## Task brief
Please answer these questions from the text on leadership qualities below.
(a) How does the text define wisdom?
(b) By what two means do accountable leaders build trust?
(c) What three things do leaders who use humor well achieve?

## Excerpt provided
My own definition of wisdom—insightful, holistic, and deep knowing; true understanding—includes these qualities essential for good leadership: awareness of consequences, emotional intelligence, and maturity, open-mindedness, humility, love of learning, care, virtue, accountability, nonjudgmental mentoring, reflection, humor, self-knowledge, collaboration, balance, prudence, and inspiration.

Important Leadership Qualities

  • Awareness of Consequences: The ability to anticipate how actions impact the team, organization, and community. Leaders with this awareness make responsible, thoughtful choices that benefit all involved.
  • Emotional Intelligence and Maturity: Recognizing and managing one’s own emotions and understanding those of others. Emotional maturity means handling situations with composure and empathy, building a positive team atmosphere.
  • Open-mindedness: A readiness to consider new perspectives and ideas without immediate judgment. Open-minded leaders embrace diversity of thought, making them adaptable and effective problem-solvers.
  • Humility: Staying modest about one’s accomplishments and open to feedback. Humble leaders recognize their limits, give credit to others, and earn respect and trust.
  • Love of Learning: An ongoing drive to gain new knowledge and skills. Leaders with a love of learning remain up-to-date and inspire their teams to grow and adapt.
  • Care: Genuine interest in the well-being and success of the team. Leaders who care build trust and loyalty, making team members feel valued and supported.
  • Virtue: Leading with integrity, honesty, and strong ethics. Virtuous leaders make principled decisions, serving as a credible moral example.
  • Accountability: Taking ownership of actions and decisions. Accountable leaders build trust by acknowledging mistakes and encouraging responsibility across the team.
  • Nonjudgmental Mentoring: Providing guidance without bias or criticism. Leaders who mentor with openness create a supportive space for personal and professional growth.
  • Reflection: Regularly assessing one’s own actions and learning from experience. Reflective leaders continuously improve, refining their approach over time.
  • Humor: Bringing lightness and positive energy to the workplace. Leaders who use humor well relieve stress, foster connection, and maintain high morale.
  • Self-knowledge: Understanding one’s own strengths, weaknesses, and values. Self-aware leaders lead authentically, setting an example of integrity.
  • Collaboration: Engaging others in working toward common goals. Collaborative leaders value input from the team and encourage a cooperative, inclusive environment.
  • Balance: Setting a healthy example of work-life integration. Leaders who prioritize balance encourage sustainable productivity and well-being in the team.

## Given information
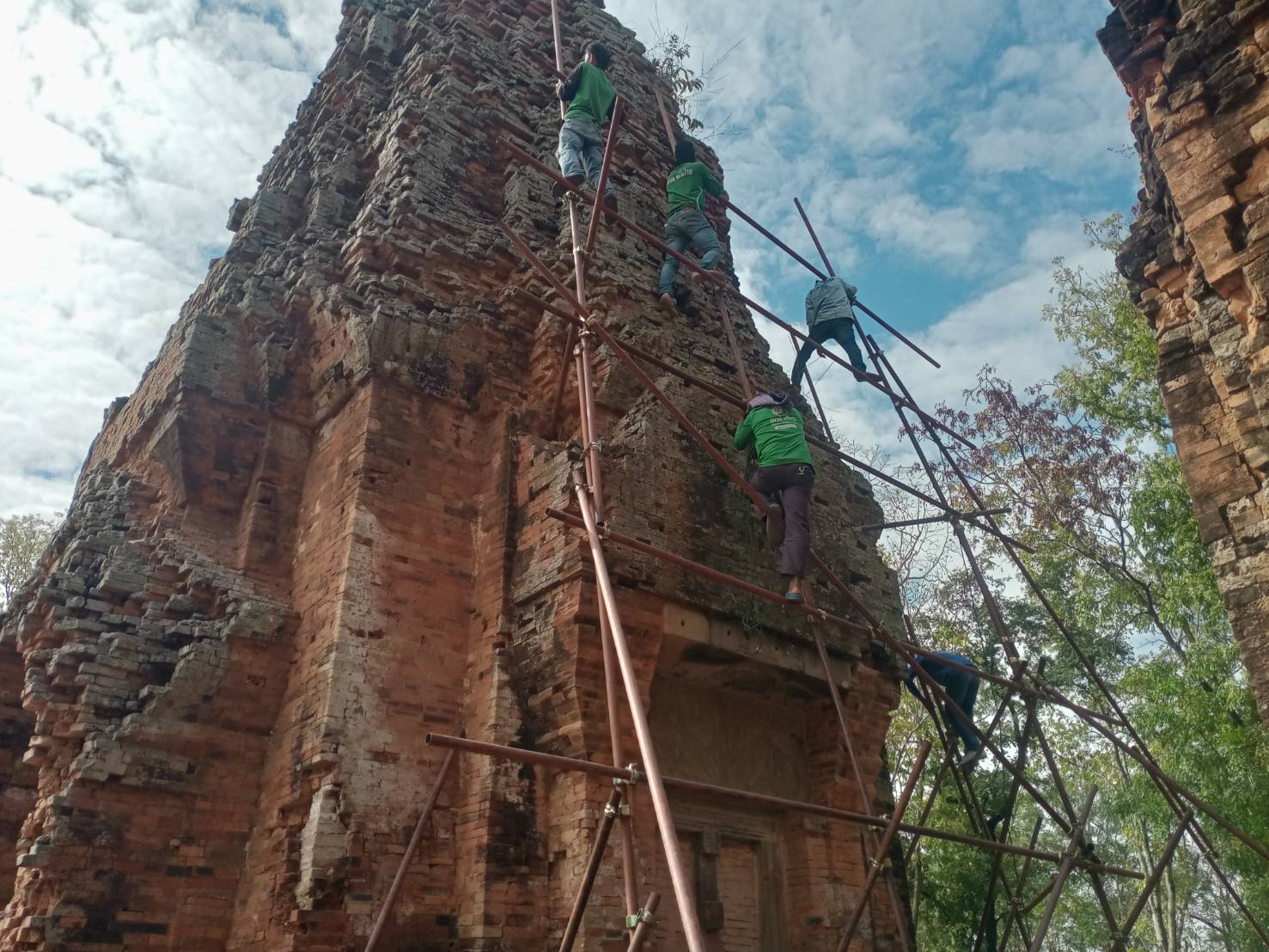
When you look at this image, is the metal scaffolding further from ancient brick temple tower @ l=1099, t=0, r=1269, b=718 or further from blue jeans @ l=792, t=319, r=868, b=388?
ancient brick temple tower @ l=1099, t=0, r=1269, b=718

## Solution
(a) As insightful, holistic, and deep knowing; true understanding.
(b) By acknowledging mistakes and encouraging responsibility across the team.
(c) They relieve stress, foster connection, and maintain high morale.